The one major disadvantage of this method is that a great deal of internal strain is developed as a result of which there is a tendency for the stone to crack.

Gemstones synthesized by flame fusion with its identification.

  • Synthetic corundum (synthetic ruby, synthetic sapphire (all colours) synthetic star ruby, synthetic star sapphire)
    • Synthetic corundum has similar physical and optical properties as the natural counterparts.
    • Under magnification – Gas bubbles, curved lines, curved colour bands in synthetic blue sapphire, unmelted powder in various forms are seen.
    • Synthetic star stones (Linde) contain fine silk at the surface along with gas bubbles and curved lines / bands.

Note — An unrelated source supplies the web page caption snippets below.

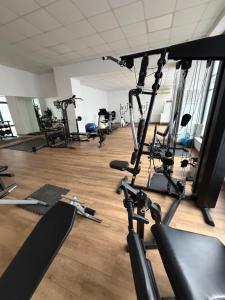 a gym with several treadmills and exercise bikes at Resident aparments two bed with balcony in Bucharest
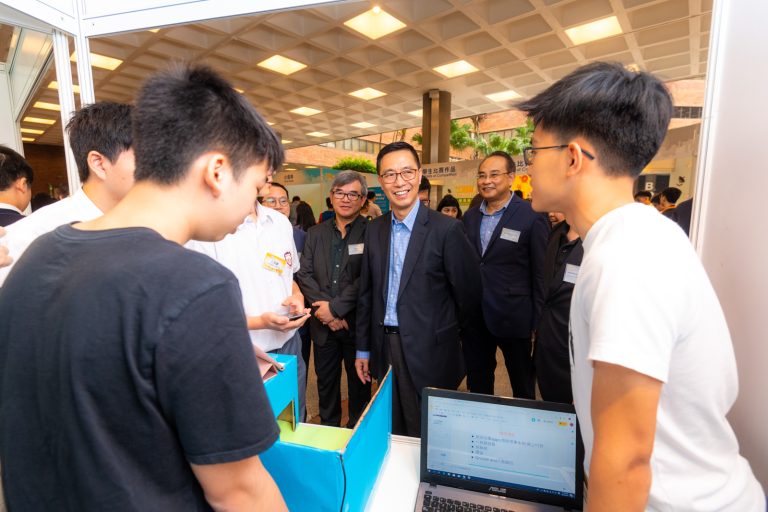 Group of people interacting at a tech exhibition booth with a laptop and prototype.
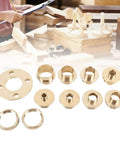 Badass Brass Router Guide Kit With 11 Piece Template Bushing Set For Precision Woodworking, featuring brass bushings on a workspace.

    • Plato lines in light coloured corundum. (This is seen when the stone is immersed in methylene iodide liquid and observed along the optic axis direction using cross polarised light. Dark lines appear at angles to the optic axis direction along the polysynthetic twinning planes in the crystal).
    • Some varieties give a chalky fluorescence under short wave ultra violet light.
  • Synthetic Spinel:
    • All colours except red
    • Synthetic spinel in general is synthesized with higher aluminium content and as a result generally exhibits A.D.R. (S.R.) reaction under the polariscope.
    • The R.I. is 1.73 +
    • The S.G. is 3.64
    • Spectrums as per the colour.
    • Synthetic red spinel boules tend to crack due to the internal strain and are therefore not commonly synthesized by this method.
  • Synthetic Rutile:
    • Various colours.
    • Yellowish body colour is common.
    • Highly birefringent stone – D.R. 0.287, strong doubling.
    • High dispersion of 0.290
    • The S.G. is 4.20
    • Gas bubbles under magnification.
  • Strontium Titanate:
    • In all colors.
    • Colourless when pure, without any dopants, – diamond simulant.
    • Isotropic character.
    • The S.G. is 5.13
    • High dispersion of 0.190
    • Gas bubbles under magnification.